Wednesday, March 9, 2011

Mendengar vs MendengarKAN

Saat ini kita lazim menjumpai orang dengan ‘khusyuknya’ menggunakan headset. Entah mendengarkan radio atau sekadar mendengarkan lagu dari ponselnya atau dari mp3 player miliknya sambil berjalan atau mengendarai kendaraan. Jadi, sebenarnya secara lahiriah kita ini mendengar banyak hal. Secara sepintas ini sesuai dengan hikmah bahwa manusia mempunyai dua telinga dan satu mulut. Maksudnya, perbanyaklah mendengar daripada bicara.

Namun fakta yang terjadi hampir sebaliknya. Secara lahir memang kita makin banyak mendengar. Kita banyak mendengar kabar dari beragam model media massa, mendengar lantunan, atau mendengar perkataan orang via internet apakah itu chatting, blog, atau situs jejaring sosial (facebook, twitter, dll.).

Namun agaknya kita baru sekadar MENDENGAR bukan MENDENGARKAN. Banyak mendengar tapi sedikit sekali mendengarkan alias menyimak dengan seksama. Akhiran kan pada kata mendengar merupakan adanya proses mendengar disertai konsentrasi penuh perihal sesuatu yang didengar itu.

Jadi apakah kita sudah cukup mendengarkan himbauan di banyak papan reklame untuk menjaga kebersihan, kebersihan itu sebagian dari iman, membuang sampah pada tempatnya? Ataukah kita dengan santainya membuang tisu di jalan dari atas kendaraan kita, membuang bangkai tikus di jalan, menimbun sampah di selokan?
Apakah kita mendengarkan peringatan di pintu lintasan kereta api dan berhenti ketika punutup jalan telah diturunkan? Ataukah kita mencoba nyelonong dengan alasan kereta masih jauh sambil mempertaruhkan nyawa kita dan orang lain?

Apakah juga kita mendengarkan khatib Jumat yang selalu berpesan untuk melaksanakan perintah Allah swt. dan menjauhi larangan-Nya dimana pun kita berada? Ataukah kita masih tak mau mengkaji & mengaji apa saja yang diperintah dan dilarang Allah swt. sehingga kita tabrak rambu-rambu dari Allah dan rasul-Nya?

Apakah kita mendengarkan kritik dan protes masyarakat luas saat hendak berangkat studi banding dalam kapasitas kita sebagai pejabat publik? Ataukah kita tetap berangkat plesir berkedok studi banding ke suatu tempat yang sepertinya tidak ada relevansinya bagi rakyat?

___

Petunjuk Tugas:
Jawablah pertanyaan berikut berdasarkan tulisan tentang mendengar dan mendengarkan di atas.
(a) Apa maksud hikmah bahwa manusia mempunyai dua telinga dan satu mulut?
(b) Apa yang ditunjukkan oleh akhiran "kan" pada kata mendengar?
(c) Alasan apa yang dipakai orang untuk nyelonong di lintasan kereta api?

Daftar:

___

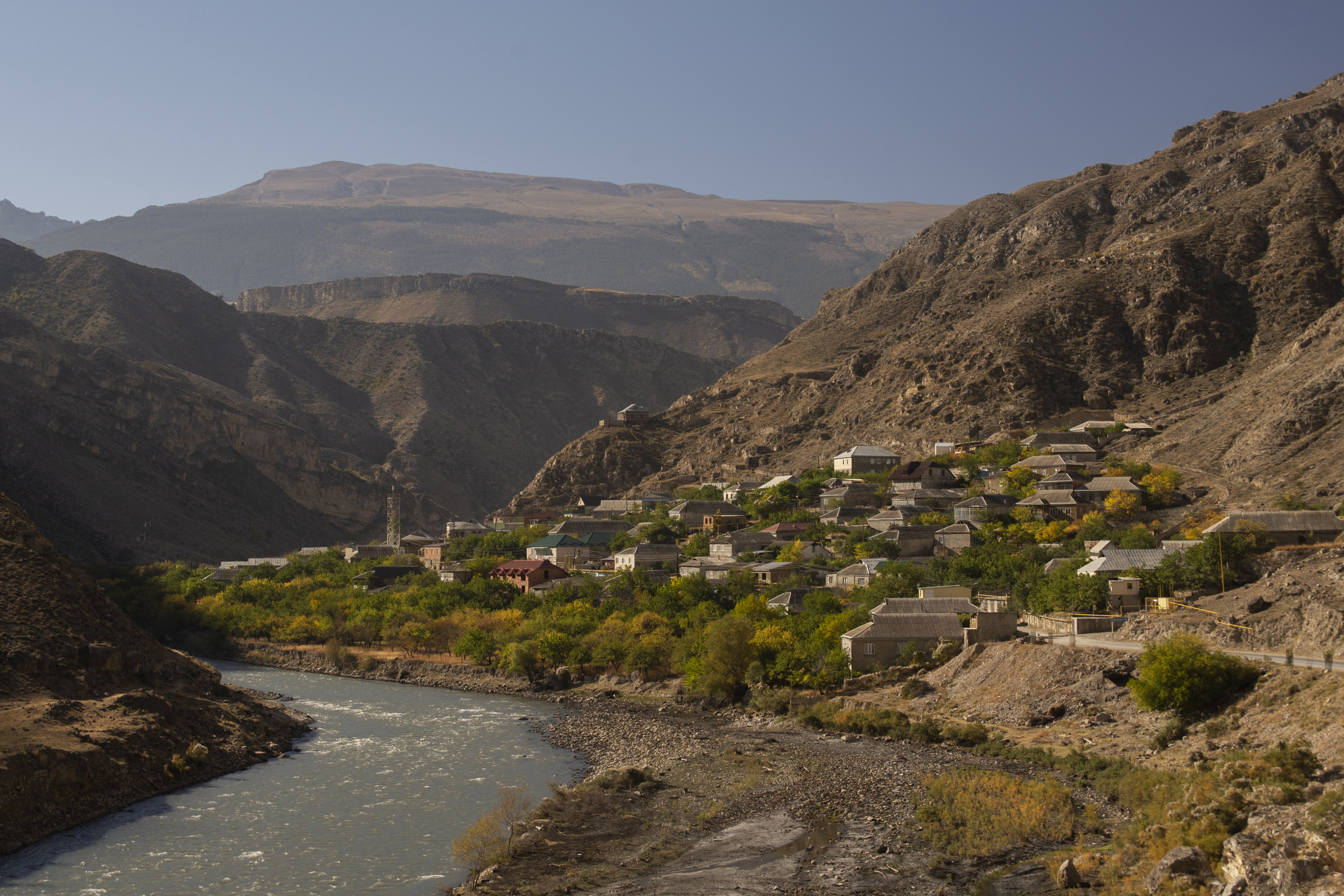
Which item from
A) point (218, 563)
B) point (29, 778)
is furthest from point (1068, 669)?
point (218, 563)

___

Jawaban Tugas:
(a) Perbanyaklah mendengar daripada bicara.
(b) Adanya proses mendengar disertai konsentrasi penuh perihal sesuatu yang didengar itu.
(c) Kereta masih jauh.